Marvel’s Spider-Man 2 system requirements and PC features are all things to all Spider-people
Mere hours before it’s January 30th release – wait, that’s today! – Sony have finally spilled the beans on system requirements for Marvel’s Spider-Man 2, as well as the eye-blistering, GPU-rending special features that more powerful rigs can support. Happily, all these ray tracing and frame generation accoutrements seemingly won’t preclude Spidey 2 from working on older, slower PCs as well, as the minimum specs are surprisingly reasonable.
Granted, they’re only rated for 30fps at a lowly 720p, and you’ll still need to find a honking 140GB of SSD space, but the basic GPU and CPU requirements aren’t too lofty at all. The likes of an RTX 3060 for 60fps/1080p are quite reasonable as well, though you’re staring down the barrel of Nvidia’s pricey RTX 4080 and RTX 4090 cards for high-rez ray tracing.

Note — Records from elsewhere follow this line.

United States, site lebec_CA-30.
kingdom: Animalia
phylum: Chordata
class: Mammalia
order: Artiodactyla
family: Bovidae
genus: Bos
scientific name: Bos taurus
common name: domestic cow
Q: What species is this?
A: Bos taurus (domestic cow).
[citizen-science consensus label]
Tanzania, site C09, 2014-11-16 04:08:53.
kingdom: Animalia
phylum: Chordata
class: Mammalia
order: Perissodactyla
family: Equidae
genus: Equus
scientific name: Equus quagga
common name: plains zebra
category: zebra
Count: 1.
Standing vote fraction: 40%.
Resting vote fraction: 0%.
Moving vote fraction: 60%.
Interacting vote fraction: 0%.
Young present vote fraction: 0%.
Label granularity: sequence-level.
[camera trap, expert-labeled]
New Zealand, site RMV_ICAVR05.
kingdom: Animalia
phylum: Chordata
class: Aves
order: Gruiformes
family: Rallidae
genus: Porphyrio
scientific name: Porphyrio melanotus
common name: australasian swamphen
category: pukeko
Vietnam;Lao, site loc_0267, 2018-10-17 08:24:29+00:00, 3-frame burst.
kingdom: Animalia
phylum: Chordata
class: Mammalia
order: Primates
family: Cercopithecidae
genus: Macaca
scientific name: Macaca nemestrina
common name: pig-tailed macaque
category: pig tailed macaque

Speaking of the premium stuff, porting house Nixxes (who also handled the Windows versions of Marvel’s Spider-Man and Horizon Forbidden West, among multiple other PlayStation adaptations) have thrown in almost every PC-specific feature under the sun. DLSS 3, FSR 3.1 and XeSS upscalers are all on board – with the first two also providing frame gen – while its “improved” ray tracing effects can be touched up further with DLSS 3.5 ray reconstruction. Ultrawide and triple-monitor support extends to the 21:9, 32:9, and 48:9 aspect ratios, and if you happen to have a DualSense gamepad, its audio and haptic features are maintained from the original PS5 version. The only thing missing support for DLSS 4’s Multi Frame Generation, though since that only works on RTX 50 GPUs like the RTX 5080 and RTX 5090 – which themselves are only launching later today – that’s an understandable omission.
I can’t speak for how Marvel’s Spider-Man 2 will actually run, moment to moment, though I do think Nixxes’s full-spectrum approach is the way to go for these biggest and shiniest of big, shiny games. Stuff it with high-end tech for those who want it, sure, but offer properly scaled-down Low and Ultra Low settings to keep things accessible for those on less bank-breaking hardware.
These specs also bode well for the game’s chances on the Steam Deck, as does Sony’s other announcement that the SteamOS-unfriendly (and generally, silly and pointless) PSN requirement will become merely optional on this and other PlayStation ports – namely Horizon Zero Dawn Remastered, God of War Ragnarok, and the upcoming The Last of Us Part II Remastered.